Problems to solve:
(a) Answer these questions about the post on the Iran nuclear deal, one line each:
(i) What date does the congressman's letter carry?
(ii) To whom is the letter addressed?
(iii) Which country does the congressman call "our friend and ally"?
(b) For each statement, tell whether the post on the Iran nuclear deal agrees with it, and quote the words that decide it:
(i) The congressman said he would oppose the deal.
(ii) The European Union was one of the parties that negotiated the agreement.
(iii) The congressman attended classified briefings before reaching his conclusions.
(c) Carry on the post on the Iran nuclear deal past its last sentence.

Text section:
═══
Monday, September 21, 2015

Congressman Perlmutter Supports Iran Nuclear Deal

Congressman Perlmutter answered my last letter encouraging him to support the Iran nuclear deal.  He said that he would support it, combined with strong support for Israel.
Letter from the congressman:
September 4, 2015
Dear James,
Thank you for contacting me about the Iran nuclear agreement. I appreciate hearing from you on such an important issue, because it enables me to better represent the beliefs and values of our district.
I support the Iran Agreement negotiated by the United States, Germany, China, United Kingdom, France, Russia, the European Union and Iran. The U.S. and its international partners have committed to a diplomatic solution I believe reduces and limits Iran's ability to develop or manufacture nuclear weapons and is in America's best interests. This Agreement should also reduce nuclear tensions in the Middle East and will make our friend and ally, Israel, safer and less prone to nuclear conflict with Iran. I have reached these conclusions after reading the Agreement and its attachments, reviewing numerous articles pro and con, attending classified briefings, discussing the Agreement with its proponents and opponents, and listening to military and diplomatic experts, as well as constituents.
═══
Data supplied:

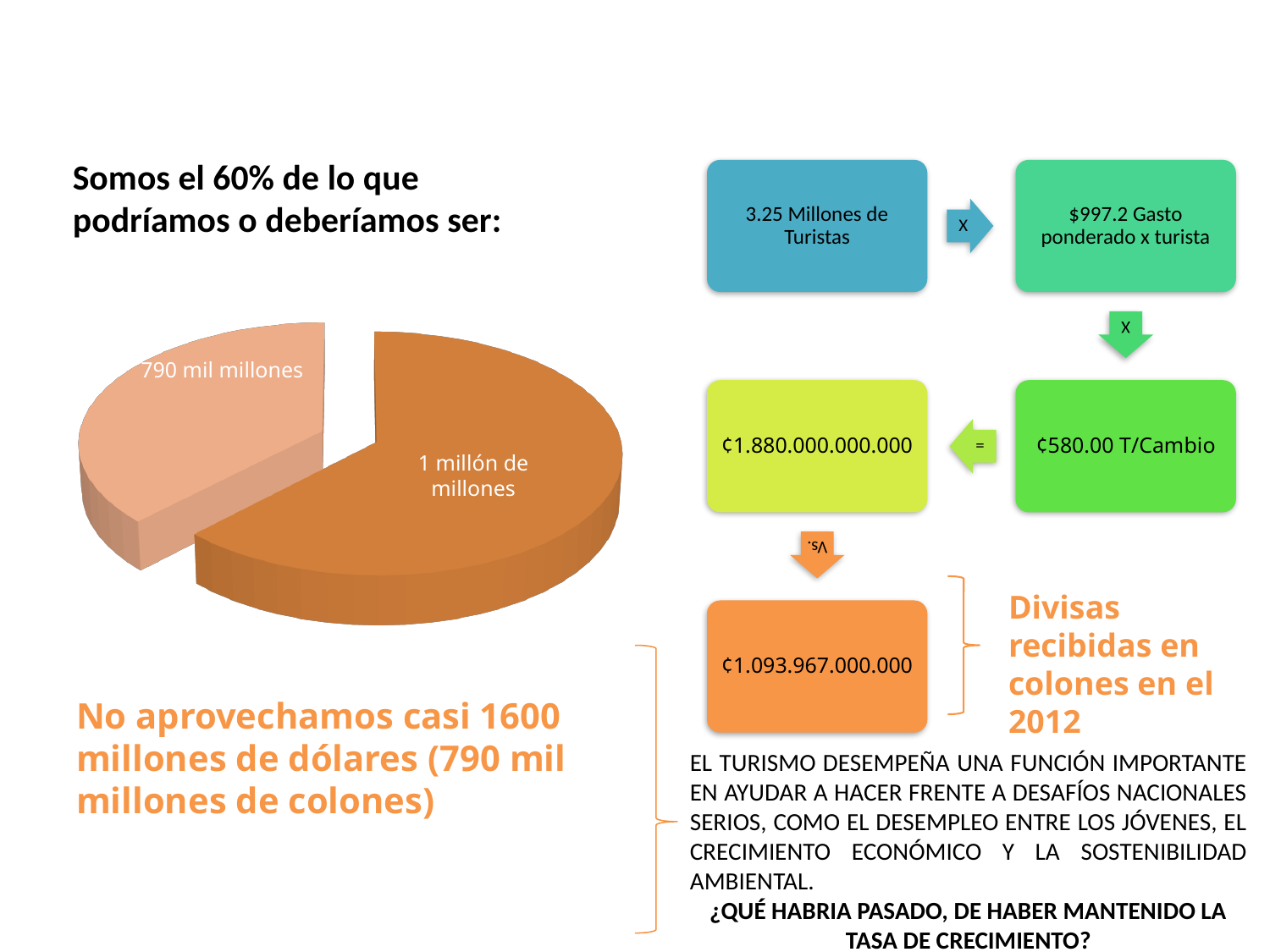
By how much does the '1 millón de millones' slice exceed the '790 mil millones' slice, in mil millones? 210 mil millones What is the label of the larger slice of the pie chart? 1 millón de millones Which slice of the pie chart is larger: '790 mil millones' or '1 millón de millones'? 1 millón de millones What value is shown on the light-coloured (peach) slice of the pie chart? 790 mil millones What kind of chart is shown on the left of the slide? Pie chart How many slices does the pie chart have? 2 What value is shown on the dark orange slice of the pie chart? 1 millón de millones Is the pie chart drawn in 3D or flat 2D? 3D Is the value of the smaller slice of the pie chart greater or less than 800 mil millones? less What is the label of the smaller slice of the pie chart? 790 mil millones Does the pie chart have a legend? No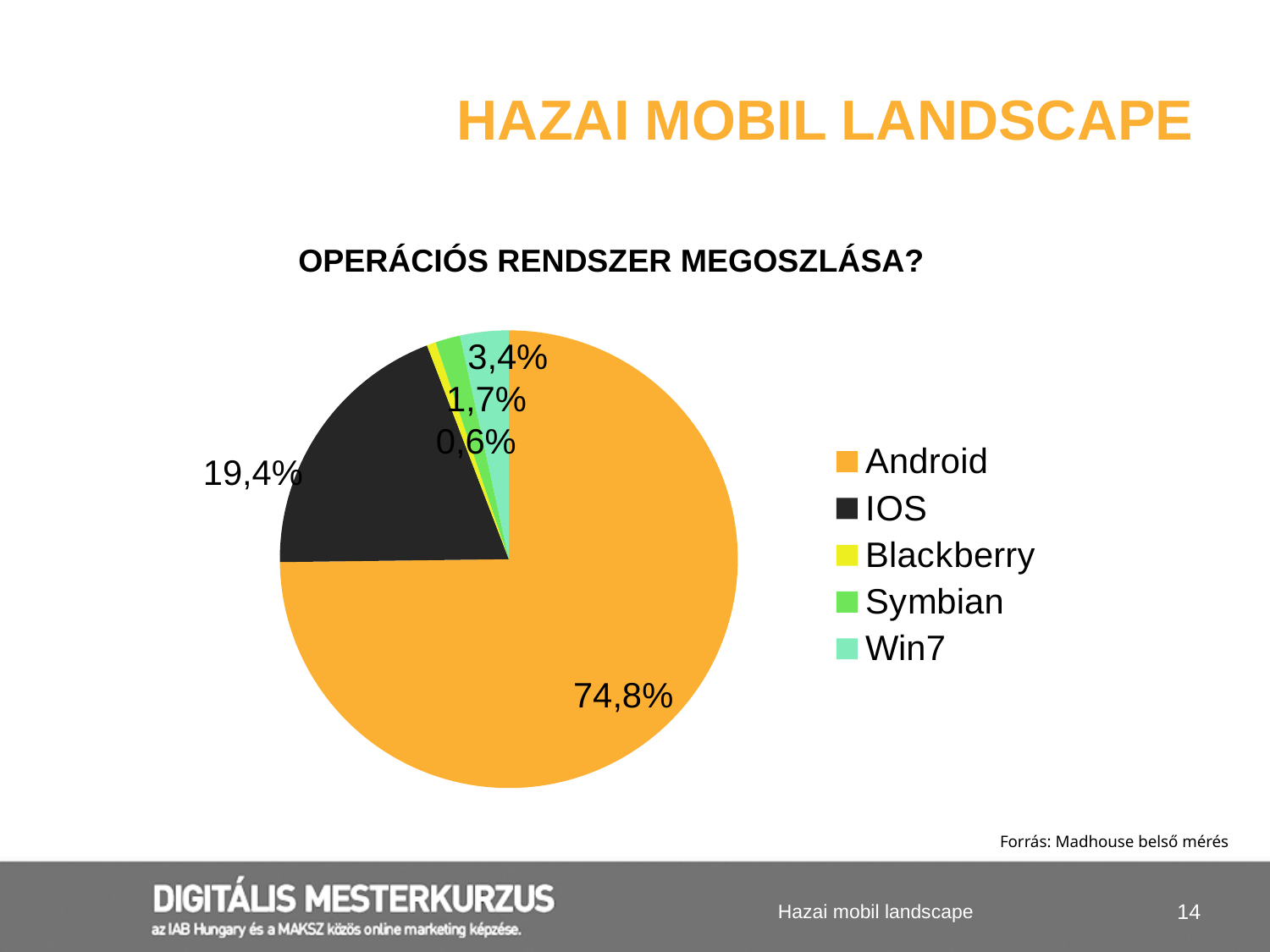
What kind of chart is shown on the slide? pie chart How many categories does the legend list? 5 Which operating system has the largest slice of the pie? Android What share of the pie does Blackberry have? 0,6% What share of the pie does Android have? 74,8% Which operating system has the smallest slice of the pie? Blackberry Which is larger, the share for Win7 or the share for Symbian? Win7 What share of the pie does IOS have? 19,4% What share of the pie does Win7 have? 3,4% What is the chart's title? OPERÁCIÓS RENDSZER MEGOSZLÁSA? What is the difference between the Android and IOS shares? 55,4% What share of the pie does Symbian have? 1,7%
═══
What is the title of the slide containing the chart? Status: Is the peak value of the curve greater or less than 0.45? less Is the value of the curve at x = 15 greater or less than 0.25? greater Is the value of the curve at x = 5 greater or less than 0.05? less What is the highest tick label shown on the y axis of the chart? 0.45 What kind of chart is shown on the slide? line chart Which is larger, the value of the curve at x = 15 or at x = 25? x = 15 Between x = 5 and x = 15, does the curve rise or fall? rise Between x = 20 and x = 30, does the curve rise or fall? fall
═══
Answers by task:
(a)
(i) September 4, 2015
(ii) James
(iii) Israel

(b)
(i) No: "He said that he would support it, combined with strong support for Israel."
(ii) Yes: "negotiated by the United States, Germany, China, United Kingdom, France, Russia, the European Union and Iran"
(iii) Yes: "attending classified briefings"

(c)
This Agreement has far reaching and historical impacts for our foreign policy and for our international security. The Agreement is a nuclear non-proliferation agreement limiting Iran's capacity to build nuclear bombs. It is not, nor is it intended to be, a peace agreement which resolves or eliminates all threats. So, despite the diplomatic progress made toward reducing Iran's nuclear capabilities under the Agreement, further steps must be taken to deter and discourage Iran from fulfilling its threats and to assist Israel in defending its national security.
Consequently, I am working with Congressional leadership and the Obama Administration to assure: 1) Israel receives an "unprecedented level of military, intelligence, and security cooperation from the United States; 2) America works with Israel to develop and share the latest military technology, including technology to penetrate deep bunkers; 3) Congress completes and extends legislation that provides military and foreign aid to Israel over the next 10 years; 4) Congress maintains oversight of the Agreement and its implementation as well as other laws and sanctions pertaining to Iran through frequent classified and unclassified briefings; 5) and America opposes any type of resolution brought before the United Nations that is one-sided or biased against Israel or which harms Israel's national security. The best path forward is to support the Agreement and to enact legislation that maintains a strong military presence in or around the Middle East and which provides unprecedented aid to Israel.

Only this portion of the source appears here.